WORK INSTRUCTIONS:
• A. For each statement below, say whether it agrees with the passage on ggdibbler. Answer yes or no and quote the deciding words of the passage. (i) The broad solution ggdibbler provides always yields some output. (ii) The method shown in the ggraph example gives access to the nested positions. (iii) The ggplot extension in the ggraph example is aware of ggdibbler.
• B. Rewrite the paragraph of the passage on ggdibbler that begins "In the ggraph example" as a short bulleted list that keeps its main facts.
• C. Summarize the passage on ggdibbler in two sentences.

PAGE EXCERPT:
________________________________________
The beauty of the broad solution ggdibbler provides is
that it always works. It might not always look good or be
exactly what you were looking for, but it always produces… something. To
illustrate this, I included the ggraph example in the
introduction to ggdibbler, but the idea can be implemented
with extensions as well.
In the ggraph example, I illustrated how you can use the
ggdibbler approach with a ggplot extension that isn’t even
aware ggdibbler exists. While that method works (well
enough) it can be somewhat annoying to implement, and it doesn’t give
you access to the nested positions (as they use internal variables). I
can understand fellow ggplot extenders might be chomping at the bit to
see what their plots look like with uncertainty and nested
positions.
________________________________________
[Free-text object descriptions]

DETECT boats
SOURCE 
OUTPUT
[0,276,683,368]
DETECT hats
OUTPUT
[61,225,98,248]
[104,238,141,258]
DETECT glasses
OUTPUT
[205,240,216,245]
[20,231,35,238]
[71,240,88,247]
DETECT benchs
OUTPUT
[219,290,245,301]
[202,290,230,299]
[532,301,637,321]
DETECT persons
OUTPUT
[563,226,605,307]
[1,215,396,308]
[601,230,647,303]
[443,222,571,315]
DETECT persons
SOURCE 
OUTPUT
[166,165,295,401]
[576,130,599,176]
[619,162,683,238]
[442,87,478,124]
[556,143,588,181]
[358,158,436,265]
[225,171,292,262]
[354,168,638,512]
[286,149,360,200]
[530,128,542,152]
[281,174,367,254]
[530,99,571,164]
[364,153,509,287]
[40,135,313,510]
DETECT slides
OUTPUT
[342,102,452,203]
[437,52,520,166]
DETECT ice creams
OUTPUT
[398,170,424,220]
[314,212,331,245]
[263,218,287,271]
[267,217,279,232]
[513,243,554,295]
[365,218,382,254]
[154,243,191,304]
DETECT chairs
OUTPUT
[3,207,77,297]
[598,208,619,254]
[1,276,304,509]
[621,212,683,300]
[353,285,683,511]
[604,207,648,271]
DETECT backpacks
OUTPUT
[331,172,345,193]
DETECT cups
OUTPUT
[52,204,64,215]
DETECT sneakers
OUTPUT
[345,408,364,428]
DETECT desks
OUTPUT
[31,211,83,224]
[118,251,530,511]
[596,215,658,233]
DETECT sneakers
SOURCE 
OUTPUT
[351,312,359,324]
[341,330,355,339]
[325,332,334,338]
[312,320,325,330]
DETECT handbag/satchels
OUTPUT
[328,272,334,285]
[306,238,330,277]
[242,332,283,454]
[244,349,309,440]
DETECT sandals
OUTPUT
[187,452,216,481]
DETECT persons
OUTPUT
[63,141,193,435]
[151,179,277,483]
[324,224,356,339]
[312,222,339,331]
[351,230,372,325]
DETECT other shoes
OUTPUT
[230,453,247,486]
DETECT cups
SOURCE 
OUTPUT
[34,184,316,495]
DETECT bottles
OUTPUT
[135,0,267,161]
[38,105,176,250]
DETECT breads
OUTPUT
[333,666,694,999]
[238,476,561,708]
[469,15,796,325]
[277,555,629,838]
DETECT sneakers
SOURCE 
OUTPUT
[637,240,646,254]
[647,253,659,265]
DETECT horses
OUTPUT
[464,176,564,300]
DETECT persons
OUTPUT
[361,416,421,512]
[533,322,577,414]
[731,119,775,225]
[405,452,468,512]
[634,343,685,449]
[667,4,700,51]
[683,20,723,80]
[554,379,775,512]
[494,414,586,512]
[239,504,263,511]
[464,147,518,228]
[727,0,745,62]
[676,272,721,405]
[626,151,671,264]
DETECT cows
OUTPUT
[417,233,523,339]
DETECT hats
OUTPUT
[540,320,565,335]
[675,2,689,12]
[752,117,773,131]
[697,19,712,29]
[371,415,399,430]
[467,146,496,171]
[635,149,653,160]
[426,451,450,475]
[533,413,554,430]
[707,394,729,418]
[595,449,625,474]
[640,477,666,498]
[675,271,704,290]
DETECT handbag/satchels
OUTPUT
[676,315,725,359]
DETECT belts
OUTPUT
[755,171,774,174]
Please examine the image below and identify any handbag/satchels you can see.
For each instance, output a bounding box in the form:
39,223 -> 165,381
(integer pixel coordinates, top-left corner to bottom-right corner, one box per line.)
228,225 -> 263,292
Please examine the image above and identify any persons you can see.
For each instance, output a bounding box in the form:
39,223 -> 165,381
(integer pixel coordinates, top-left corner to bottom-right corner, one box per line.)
________________________________________
ANSWER SET:
• A.
(i) Yes: "but it always produces… something"
(ii) No: "it doesn’t give you access to the nested positions"
(iii) No: "a ggplot extension that isn’t even aware ggdibbler exists"

• B.
- The ggraph example shows the ggdibbler approach used with a ggplot extension that isn't aware ggdibbler exists.
- That method works well enough but can be somewhat annoying to implement.
- It doesn't give access to the nested positions because they use internal variables.
- Other ggplot extenders may be eager to see their plots with uncertainty and nested positions.

• C. The broad solution ggdibbler provides always works, even if the result doesn't always look good, and the ggraph example in the introduction to ggdibbler illustrates this. That example works with a ggplot extension unaware of ggdibbler, but it can be somewhat annoying to implement and doesn't give access to the nested positions.